**Items listed in a dataset:**
^^^^^^^^
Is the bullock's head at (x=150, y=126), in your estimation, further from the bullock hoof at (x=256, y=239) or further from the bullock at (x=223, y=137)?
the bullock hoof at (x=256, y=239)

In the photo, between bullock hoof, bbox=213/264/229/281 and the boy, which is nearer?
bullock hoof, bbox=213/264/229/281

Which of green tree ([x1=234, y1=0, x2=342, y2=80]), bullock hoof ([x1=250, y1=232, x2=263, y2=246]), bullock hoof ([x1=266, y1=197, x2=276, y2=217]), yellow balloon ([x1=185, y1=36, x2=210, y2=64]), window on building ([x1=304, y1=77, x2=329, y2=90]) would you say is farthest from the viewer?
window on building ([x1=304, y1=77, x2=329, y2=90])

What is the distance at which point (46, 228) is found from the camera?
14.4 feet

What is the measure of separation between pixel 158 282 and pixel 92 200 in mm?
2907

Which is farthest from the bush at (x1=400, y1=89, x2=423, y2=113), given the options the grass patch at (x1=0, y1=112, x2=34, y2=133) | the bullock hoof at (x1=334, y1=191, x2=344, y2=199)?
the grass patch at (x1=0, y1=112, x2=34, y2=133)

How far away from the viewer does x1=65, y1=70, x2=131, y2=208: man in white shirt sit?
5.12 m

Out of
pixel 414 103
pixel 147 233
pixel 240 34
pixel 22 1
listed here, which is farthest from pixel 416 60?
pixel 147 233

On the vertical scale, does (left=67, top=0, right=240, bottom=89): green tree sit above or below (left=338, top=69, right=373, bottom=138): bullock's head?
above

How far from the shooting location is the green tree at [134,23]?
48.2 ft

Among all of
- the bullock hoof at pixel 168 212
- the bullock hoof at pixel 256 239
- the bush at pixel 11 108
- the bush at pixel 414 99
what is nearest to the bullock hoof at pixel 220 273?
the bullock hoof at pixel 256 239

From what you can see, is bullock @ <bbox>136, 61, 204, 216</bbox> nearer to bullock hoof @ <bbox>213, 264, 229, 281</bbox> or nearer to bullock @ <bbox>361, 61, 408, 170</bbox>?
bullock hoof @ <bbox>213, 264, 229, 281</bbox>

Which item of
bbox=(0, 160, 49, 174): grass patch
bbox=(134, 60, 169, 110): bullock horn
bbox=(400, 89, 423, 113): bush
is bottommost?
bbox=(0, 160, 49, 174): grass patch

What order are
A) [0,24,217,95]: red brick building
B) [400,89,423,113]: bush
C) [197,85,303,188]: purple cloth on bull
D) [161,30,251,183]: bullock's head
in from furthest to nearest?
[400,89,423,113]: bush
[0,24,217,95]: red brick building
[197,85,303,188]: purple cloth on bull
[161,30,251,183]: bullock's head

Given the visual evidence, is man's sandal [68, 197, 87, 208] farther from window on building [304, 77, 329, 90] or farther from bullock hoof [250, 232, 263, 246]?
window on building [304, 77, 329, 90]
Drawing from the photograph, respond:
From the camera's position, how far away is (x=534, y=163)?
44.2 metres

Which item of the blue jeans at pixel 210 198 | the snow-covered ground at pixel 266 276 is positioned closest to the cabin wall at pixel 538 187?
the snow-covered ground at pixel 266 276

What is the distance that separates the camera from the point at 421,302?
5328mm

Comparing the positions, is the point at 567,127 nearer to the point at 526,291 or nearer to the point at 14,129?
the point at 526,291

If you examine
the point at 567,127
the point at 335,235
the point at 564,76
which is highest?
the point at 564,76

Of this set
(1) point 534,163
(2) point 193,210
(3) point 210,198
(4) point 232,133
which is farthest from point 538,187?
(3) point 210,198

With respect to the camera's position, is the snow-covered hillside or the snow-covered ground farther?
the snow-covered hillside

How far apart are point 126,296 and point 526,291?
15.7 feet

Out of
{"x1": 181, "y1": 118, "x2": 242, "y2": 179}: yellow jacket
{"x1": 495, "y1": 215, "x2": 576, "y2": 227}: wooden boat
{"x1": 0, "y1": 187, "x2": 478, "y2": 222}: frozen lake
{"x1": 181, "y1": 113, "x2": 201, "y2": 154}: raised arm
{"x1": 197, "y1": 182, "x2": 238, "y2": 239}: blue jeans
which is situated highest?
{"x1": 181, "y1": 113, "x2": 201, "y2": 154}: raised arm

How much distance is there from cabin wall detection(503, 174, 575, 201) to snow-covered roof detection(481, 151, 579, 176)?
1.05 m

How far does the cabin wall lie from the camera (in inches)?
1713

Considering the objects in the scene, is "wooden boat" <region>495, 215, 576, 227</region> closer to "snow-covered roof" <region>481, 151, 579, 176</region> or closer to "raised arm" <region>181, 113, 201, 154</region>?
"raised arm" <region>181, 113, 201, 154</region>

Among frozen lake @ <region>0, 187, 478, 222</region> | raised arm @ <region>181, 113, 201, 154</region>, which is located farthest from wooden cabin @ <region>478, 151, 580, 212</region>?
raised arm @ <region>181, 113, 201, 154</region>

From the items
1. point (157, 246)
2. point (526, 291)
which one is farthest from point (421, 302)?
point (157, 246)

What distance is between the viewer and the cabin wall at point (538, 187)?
^^^^^^^^
**Exercise:** Please reproduce every one of the records above word for word.

**Output of the task:**
Is the bullock's head at (x=150, y=126), in your estimation, further from the bullock hoof at (x=256, y=239) or further from the bullock at (x=223, y=137)?
the bullock hoof at (x=256, y=239)

In the photo, between bullock hoof, bbox=213/264/229/281 and the boy, which is nearer?
bullock hoof, bbox=213/264/229/281

Which of green tree ([x1=234, y1=0, x2=342, y2=80]), bullock hoof ([x1=250, y1=232, x2=263, y2=246]), bullock hoof ([x1=266, y1=197, x2=276, y2=217]), yellow balloon ([x1=185, y1=36, x2=210, y2=64]), window on building ([x1=304, y1=77, x2=329, y2=90]) would you say is farthest from the viewer?
window on building ([x1=304, y1=77, x2=329, y2=90])

What is the distance at which point (46, 228) is found from the camera?
14.4 feet

What is the measure of separation between pixel 158 282 and pixel 92 200 in mm?
2907

Which is farthest from the bush at (x1=400, y1=89, x2=423, y2=113), given the options the grass patch at (x1=0, y1=112, x2=34, y2=133) | the bullock hoof at (x1=334, y1=191, x2=344, y2=199)?
the grass patch at (x1=0, y1=112, x2=34, y2=133)

How far away from the viewer does x1=65, y1=70, x2=131, y2=208: man in white shirt sit?
5.12 m

Out of
pixel 414 103
pixel 147 233
pixel 240 34
pixel 22 1
listed here, which is farthest from pixel 416 60?
pixel 147 233

On the vertical scale, does (left=67, top=0, right=240, bottom=89): green tree sit above or below (left=338, top=69, right=373, bottom=138): bullock's head?
above

How far from the shooting location is the green tree at [134,23]?
48.2 ft

Among all of
- the bullock hoof at pixel 168 212
- the bullock hoof at pixel 256 239
- the bush at pixel 11 108
- the bush at pixel 414 99
what is nearest to the bullock hoof at pixel 220 273?
the bullock hoof at pixel 256 239

From what you can see, is bullock @ <bbox>136, 61, 204, 216</bbox> nearer to bullock hoof @ <bbox>213, 264, 229, 281</bbox> or nearer to bullock @ <bbox>361, 61, 408, 170</bbox>?
bullock hoof @ <bbox>213, 264, 229, 281</bbox>

Which item of
bbox=(0, 160, 49, 174): grass patch
bbox=(134, 60, 169, 110): bullock horn
bbox=(400, 89, 423, 113): bush
is bottommost?
bbox=(0, 160, 49, 174): grass patch

What order are
A) [0,24,217,95]: red brick building
B) [400,89,423,113]: bush
C) [197,85,303,188]: purple cloth on bull
D) [161,30,251,183]: bullock's head
in from furthest to nearest?
[400,89,423,113]: bush
[0,24,217,95]: red brick building
[197,85,303,188]: purple cloth on bull
[161,30,251,183]: bullock's head

Given the visual evidence, is man's sandal [68, 197, 87, 208] farther from window on building [304, 77, 329, 90] or farther from bullock hoof [250, 232, 263, 246]?
window on building [304, 77, 329, 90]
Drawing from the photograph, respond:
From the camera's position, how far away is (x=534, y=163)?
44.2 metres

Which item of the blue jeans at pixel 210 198 | the snow-covered ground at pixel 266 276 is positioned closest to the cabin wall at pixel 538 187?
the snow-covered ground at pixel 266 276

What is the distance that separates the camera from the point at 421,302?
5328mm

Comparing the positions, is the point at 567,127 nearer to the point at 526,291 or nearer to the point at 14,129?
the point at 526,291

If you examine
the point at 567,127
the point at 335,235
the point at 564,76
which is highest?
the point at 564,76

Of this set
(1) point 534,163
(2) point 193,210
(3) point 210,198
(4) point 232,133
which is farthest from point 538,187?
(3) point 210,198

With respect to the camera's position, is the snow-covered hillside or the snow-covered ground farther?
the snow-covered hillside

How far apart are point 126,296 and point 526,291?
15.7 feet

Out of
{"x1": 181, "y1": 118, "x2": 242, "y2": 179}: yellow jacket
{"x1": 495, "y1": 215, "x2": 576, "y2": 227}: wooden boat
{"x1": 0, "y1": 187, "x2": 478, "y2": 222}: frozen lake
{"x1": 181, "y1": 113, "x2": 201, "y2": 154}: raised arm
{"x1": 197, "y1": 182, "x2": 238, "y2": 239}: blue jeans
which is situated highest?
{"x1": 181, "y1": 113, "x2": 201, "y2": 154}: raised arm

How much distance is there from cabin wall detection(503, 174, 575, 201) to snow-covered roof detection(481, 151, 579, 176)?
1.05 m

How far does the cabin wall lie from the camera (in inches)?
1713

Considering the objects in the scene, is "wooden boat" <region>495, 215, 576, 227</region> closer to "snow-covered roof" <region>481, 151, 579, 176</region> or closer to "raised arm" <region>181, 113, 201, 154</region>?
"raised arm" <region>181, 113, 201, 154</region>

Among frozen lake @ <region>0, 187, 478, 222</region> | raised arm @ <region>181, 113, 201, 154</region>, which is located farthest from wooden cabin @ <region>478, 151, 580, 212</region>?
raised arm @ <region>181, 113, 201, 154</region>

From the items
1. point (157, 246)
2. point (526, 291)
which one is farthest from point (421, 302)?
point (157, 246)

What distance is between the viewer and the cabin wall at point (538, 187)?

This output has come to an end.